Direction: Return each of the following lines verbatim, in the order given.

Dataset records:
◇ ◇ ◇

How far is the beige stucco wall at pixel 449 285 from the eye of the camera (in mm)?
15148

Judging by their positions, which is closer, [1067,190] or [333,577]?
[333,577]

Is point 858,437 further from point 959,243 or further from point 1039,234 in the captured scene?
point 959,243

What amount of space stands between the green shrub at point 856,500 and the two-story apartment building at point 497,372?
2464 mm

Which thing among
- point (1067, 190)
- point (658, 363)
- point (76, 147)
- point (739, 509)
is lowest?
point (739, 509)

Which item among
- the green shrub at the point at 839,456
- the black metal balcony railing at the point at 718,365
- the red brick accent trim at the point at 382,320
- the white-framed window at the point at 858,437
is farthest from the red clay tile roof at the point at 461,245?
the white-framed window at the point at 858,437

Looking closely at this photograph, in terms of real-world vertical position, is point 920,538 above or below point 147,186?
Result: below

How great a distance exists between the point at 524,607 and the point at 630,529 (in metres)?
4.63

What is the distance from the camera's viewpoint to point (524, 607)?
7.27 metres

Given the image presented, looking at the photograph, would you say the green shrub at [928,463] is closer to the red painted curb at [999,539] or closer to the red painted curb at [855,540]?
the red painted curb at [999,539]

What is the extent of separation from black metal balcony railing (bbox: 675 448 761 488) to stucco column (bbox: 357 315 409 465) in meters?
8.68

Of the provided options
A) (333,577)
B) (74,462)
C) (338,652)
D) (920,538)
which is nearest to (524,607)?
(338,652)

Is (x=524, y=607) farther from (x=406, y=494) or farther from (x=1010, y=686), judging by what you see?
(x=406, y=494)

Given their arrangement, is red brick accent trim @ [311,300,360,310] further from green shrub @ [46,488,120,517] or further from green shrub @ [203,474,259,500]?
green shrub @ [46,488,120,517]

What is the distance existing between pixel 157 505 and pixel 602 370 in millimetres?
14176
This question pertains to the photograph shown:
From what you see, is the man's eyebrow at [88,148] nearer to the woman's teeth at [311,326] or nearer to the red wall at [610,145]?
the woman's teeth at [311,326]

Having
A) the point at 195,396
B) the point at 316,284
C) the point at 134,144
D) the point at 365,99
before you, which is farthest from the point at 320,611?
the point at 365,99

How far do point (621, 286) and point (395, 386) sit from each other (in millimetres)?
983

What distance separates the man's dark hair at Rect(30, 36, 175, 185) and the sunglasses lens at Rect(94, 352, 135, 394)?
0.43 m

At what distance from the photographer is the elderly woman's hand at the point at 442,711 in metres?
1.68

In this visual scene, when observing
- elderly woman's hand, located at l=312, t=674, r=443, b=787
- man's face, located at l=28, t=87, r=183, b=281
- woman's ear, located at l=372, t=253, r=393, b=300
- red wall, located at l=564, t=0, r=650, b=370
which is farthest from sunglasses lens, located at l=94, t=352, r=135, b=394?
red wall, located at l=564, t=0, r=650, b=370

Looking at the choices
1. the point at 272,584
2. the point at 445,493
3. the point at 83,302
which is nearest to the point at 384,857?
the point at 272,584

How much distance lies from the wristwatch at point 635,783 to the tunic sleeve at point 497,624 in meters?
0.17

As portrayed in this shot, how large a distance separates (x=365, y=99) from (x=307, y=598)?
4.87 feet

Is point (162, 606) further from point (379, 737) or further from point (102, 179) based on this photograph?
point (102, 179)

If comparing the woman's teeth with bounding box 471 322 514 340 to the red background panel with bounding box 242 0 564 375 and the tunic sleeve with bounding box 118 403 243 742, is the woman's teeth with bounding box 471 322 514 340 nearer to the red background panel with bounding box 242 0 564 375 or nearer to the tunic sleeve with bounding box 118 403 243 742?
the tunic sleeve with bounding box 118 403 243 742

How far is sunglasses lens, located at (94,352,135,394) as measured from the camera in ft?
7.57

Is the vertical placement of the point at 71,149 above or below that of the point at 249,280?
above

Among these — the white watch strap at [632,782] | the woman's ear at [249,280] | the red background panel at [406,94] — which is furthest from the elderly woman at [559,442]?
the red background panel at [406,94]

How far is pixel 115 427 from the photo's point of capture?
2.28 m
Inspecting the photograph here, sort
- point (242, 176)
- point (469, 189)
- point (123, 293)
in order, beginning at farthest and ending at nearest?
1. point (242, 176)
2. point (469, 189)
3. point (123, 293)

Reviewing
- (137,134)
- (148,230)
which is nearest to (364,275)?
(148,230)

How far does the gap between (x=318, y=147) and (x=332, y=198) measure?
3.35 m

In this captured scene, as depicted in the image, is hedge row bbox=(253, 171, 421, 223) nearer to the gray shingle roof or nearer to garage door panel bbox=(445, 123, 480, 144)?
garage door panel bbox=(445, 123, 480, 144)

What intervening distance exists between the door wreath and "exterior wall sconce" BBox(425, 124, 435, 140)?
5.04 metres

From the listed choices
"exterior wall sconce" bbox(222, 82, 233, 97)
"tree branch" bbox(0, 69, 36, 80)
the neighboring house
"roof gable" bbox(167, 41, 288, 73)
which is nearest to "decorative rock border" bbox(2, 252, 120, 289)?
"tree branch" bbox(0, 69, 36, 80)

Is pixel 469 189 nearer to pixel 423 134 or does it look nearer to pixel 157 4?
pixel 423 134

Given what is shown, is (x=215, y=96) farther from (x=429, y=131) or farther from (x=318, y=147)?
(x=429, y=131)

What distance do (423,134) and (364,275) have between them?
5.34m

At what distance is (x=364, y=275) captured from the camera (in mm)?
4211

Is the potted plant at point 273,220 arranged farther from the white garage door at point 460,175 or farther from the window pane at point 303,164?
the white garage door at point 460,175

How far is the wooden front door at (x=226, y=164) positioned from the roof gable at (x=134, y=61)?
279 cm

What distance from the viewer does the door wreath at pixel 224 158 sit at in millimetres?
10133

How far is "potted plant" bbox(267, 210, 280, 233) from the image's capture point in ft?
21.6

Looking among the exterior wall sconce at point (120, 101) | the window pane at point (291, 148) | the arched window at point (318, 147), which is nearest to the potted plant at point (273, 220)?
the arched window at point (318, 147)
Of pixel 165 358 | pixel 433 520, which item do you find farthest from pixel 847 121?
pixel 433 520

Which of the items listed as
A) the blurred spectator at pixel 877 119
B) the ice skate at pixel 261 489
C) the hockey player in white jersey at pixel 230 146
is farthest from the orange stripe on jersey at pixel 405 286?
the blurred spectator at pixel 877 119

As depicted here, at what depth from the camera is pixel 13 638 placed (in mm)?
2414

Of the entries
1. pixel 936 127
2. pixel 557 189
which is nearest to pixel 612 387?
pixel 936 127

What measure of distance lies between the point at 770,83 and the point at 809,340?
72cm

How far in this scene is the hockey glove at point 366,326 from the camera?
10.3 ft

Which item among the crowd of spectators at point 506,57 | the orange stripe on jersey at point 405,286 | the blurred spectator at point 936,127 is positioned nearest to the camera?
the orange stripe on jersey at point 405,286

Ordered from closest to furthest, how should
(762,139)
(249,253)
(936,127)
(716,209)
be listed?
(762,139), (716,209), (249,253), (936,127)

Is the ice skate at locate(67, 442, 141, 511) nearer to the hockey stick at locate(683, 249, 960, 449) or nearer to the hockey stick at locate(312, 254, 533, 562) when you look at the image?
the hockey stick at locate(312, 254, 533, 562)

◇ ◇ ◇

Right answer:
How far is the beige stucco wall at pixel 449 285 from the eye of the camera (in mm)?
15148

Judging by their positions, which is closer, [1067,190] or [333,577]?
[333,577]

Is point 858,437 further from point 959,243 or further from point 1039,234 in the captured scene?
point 959,243

What amount of space stands between the green shrub at point 856,500 and the two-story apartment building at point 497,372?
2464 mm

Which thing among
- point (1067, 190)
- point (658, 363)
- point (76, 147)
- point (739, 509)
is lowest?
point (739, 509)

Which item among
- the green shrub at the point at 839,456
- the black metal balcony railing at the point at 718,365
- the red brick accent trim at the point at 382,320
- the white-framed window at the point at 858,437
is farthest from the red clay tile roof at the point at 461,245?
the white-framed window at the point at 858,437

Looking closely at this photograph, in terms of real-world vertical position, is point 920,538 above or below point 147,186?
Result: below

How great a distance exists between the point at 524,607 and the point at 630,529 (in metres)?
4.63

What is the distance from the camera's viewpoint to point (524, 607)?
7.27 metres

Given the image presented, looking at the photograph, would you say the green shrub at [928,463] is closer to the red painted curb at [999,539] or closer to the red painted curb at [855,540]?
the red painted curb at [999,539]

What is the extent of separation from black metal balcony railing (bbox: 675 448 761 488) to stucco column (bbox: 357 315 409 465) in meters?
8.68

Of the provided options
A) (333,577)
B) (74,462)
C) (338,652)
D) (920,538)
which is nearest to (524,607)?
(338,652)

Is (x=524, y=607) farther from (x=406, y=494) or farther from (x=1010, y=686), judging by what you see?
(x=406, y=494)

Given their arrangement, is red brick accent trim @ [311,300,360,310] further from green shrub @ [46,488,120,517] or further from green shrub @ [203,474,259,500]?
green shrub @ [46,488,120,517]

What is the distance existing between pixel 157 505 and pixel 602 370 in millimetres?
14176
This question pertains to the photograph shown:
From what you see, is the man's eyebrow at [88,148] nearer to the woman's teeth at [311,326] or nearer to the red wall at [610,145]?
the woman's teeth at [311,326]

Having
A) the point at 195,396
B) the point at 316,284
C) the point at 134,144
D) the point at 365,99
before you, which is farthest from the point at 320,611?
the point at 365,99

How far do point (621, 286) and point (395, 386) sit from each other (in millimetres)?
983

What distance separates the man's dark hair at Rect(30, 36, 175, 185) and the sunglasses lens at Rect(94, 352, 135, 394)?
0.43 m

At what distance from the photographer is the elderly woman's hand at the point at 442,711 in metres?
1.68

In this visual scene, when observing
- elderly woman's hand, located at l=312, t=674, r=443, b=787
- man's face, located at l=28, t=87, r=183, b=281
- woman's ear, located at l=372, t=253, r=393, b=300
- red wall, located at l=564, t=0, r=650, b=370
which is farthest from sunglasses lens, located at l=94, t=352, r=135, b=394?
red wall, located at l=564, t=0, r=650, b=370

Looking at the choices
1. the point at 272,584
2. the point at 445,493
3. the point at 83,302
which is nearest to the point at 384,857?
the point at 272,584

How much distance lies from the wristwatch at point 635,783 to the tunic sleeve at point 497,624 in meters?
0.17

As portrayed in this shot, how large a distance separates (x=365, y=99) from (x=307, y=598)?
4.87 feet

Is point (162, 606) further from point (379, 737) or further from point (102, 179) based on this photograph?
point (102, 179)

If comparing the woman's teeth with bounding box 471 322 514 340 to the red background panel with bounding box 242 0 564 375 and the tunic sleeve with bounding box 118 403 243 742, is the woman's teeth with bounding box 471 322 514 340 nearer to the red background panel with bounding box 242 0 564 375 or nearer to the tunic sleeve with bounding box 118 403 243 742?
the tunic sleeve with bounding box 118 403 243 742

How far is sunglasses lens, located at (94,352,135,394) as measured from the camera in ft?
7.57

Is the vertical placement of the point at 71,149 above or below that of the point at 249,280?
above

Among these — the white watch strap at [632,782] | the woman's ear at [249,280] | the red background panel at [406,94] — which is furthest from the elderly woman at [559,442]?
the red background panel at [406,94]

How far is pixel 115 427 from the photo's point of capture?
2.28 m
Inspecting the photograph here, sort
- point (242, 176)
- point (469, 189)
- point (123, 293)
in order, beginning at farthest and ending at nearest?
1. point (242, 176)
2. point (469, 189)
3. point (123, 293)

Reviewing
- (137,134)
- (148,230)
which is nearest to (364,275)?
(148,230)

How far does the gap between (x=318, y=147) and (x=332, y=198) measure?
3.35 m

In this captured scene, as depicted in the image, is hedge row bbox=(253, 171, 421, 223) nearer to the gray shingle roof or nearer to garage door panel bbox=(445, 123, 480, 144)?
garage door panel bbox=(445, 123, 480, 144)

What intervening distance exists between the door wreath and "exterior wall sconce" BBox(425, 124, 435, 140)?
5.04 metres

From the listed choices
"exterior wall sconce" bbox(222, 82, 233, 97)
"tree branch" bbox(0, 69, 36, 80)
the neighboring house
"roof gable" bbox(167, 41, 288, 73)
which is nearest to "decorative rock border" bbox(2, 252, 120, 289)?
"tree branch" bbox(0, 69, 36, 80)

Is pixel 469 189 nearer to pixel 423 134 or does it look nearer to pixel 157 4?
pixel 423 134

Given what is shown, is (x=215, y=96) farther from (x=429, y=131) or farther from (x=318, y=147)?
(x=429, y=131)

What distance do (423,134) and (364,275) have between them?
5.34m

At what distance is (x=364, y=275) captured from the camera (in mm)?
4211

Is the potted plant at point 273,220 arranged farther from the white garage door at point 460,175 or farther from the window pane at point 303,164?
the white garage door at point 460,175

How far is the wooden front door at (x=226, y=164) positioned from the roof gable at (x=134, y=61)?
279 cm

What distance from the viewer does the door wreath at pixel 224 158 sit at in millimetres?
10133

How far is "potted plant" bbox(267, 210, 280, 233) from the image's capture point in ft?
21.6

Looking among the exterior wall sconce at point (120, 101) | the window pane at point (291, 148) | the arched window at point (318, 147), which is nearest to the potted plant at point (273, 220)?
the arched window at point (318, 147)
Of pixel 165 358 | pixel 433 520, which item do you find farthest from pixel 847 121?
pixel 433 520

Which of the items listed as
A) the blurred spectator at pixel 877 119
B) the ice skate at pixel 261 489
C) the hockey player in white jersey at pixel 230 146
is farthest from the orange stripe on jersey at pixel 405 286?
the blurred spectator at pixel 877 119

As depicted here, at what depth from the camera is pixel 13 638 placed (in mm)?
2414

Of the entries
1. pixel 936 127
2. pixel 557 189
which is nearest to pixel 612 387?
pixel 936 127

What measure of distance lies between the point at 770,83 and the point at 809,340?
72cm

How far in this scene is the hockey glove at point 366,326 from the camera?
10.3 ft

Which item among the crowd of spectators at point 506,57 | the orange stripe on jersey at point 405,286 | the blurred spectator at point 936,127 is positioned nearest to the camera?
the orange stripe on jersey at point 405,286

Ordered from closest to furthest, how should
(762,139)
(249,253)
(936,127)
(716,209)
be listed?
(762,139), (716,209), (249,253), (936,127)

Is the ice skate at locate(67, 442, 141, 511) nearer to the hockey stick at locate(683, 249, 960, 449) or nearer to the hockey stick at locate(312, 254, 533, 562) when you look at the image?
the hockey stick at locate(312, 254, 533, 562)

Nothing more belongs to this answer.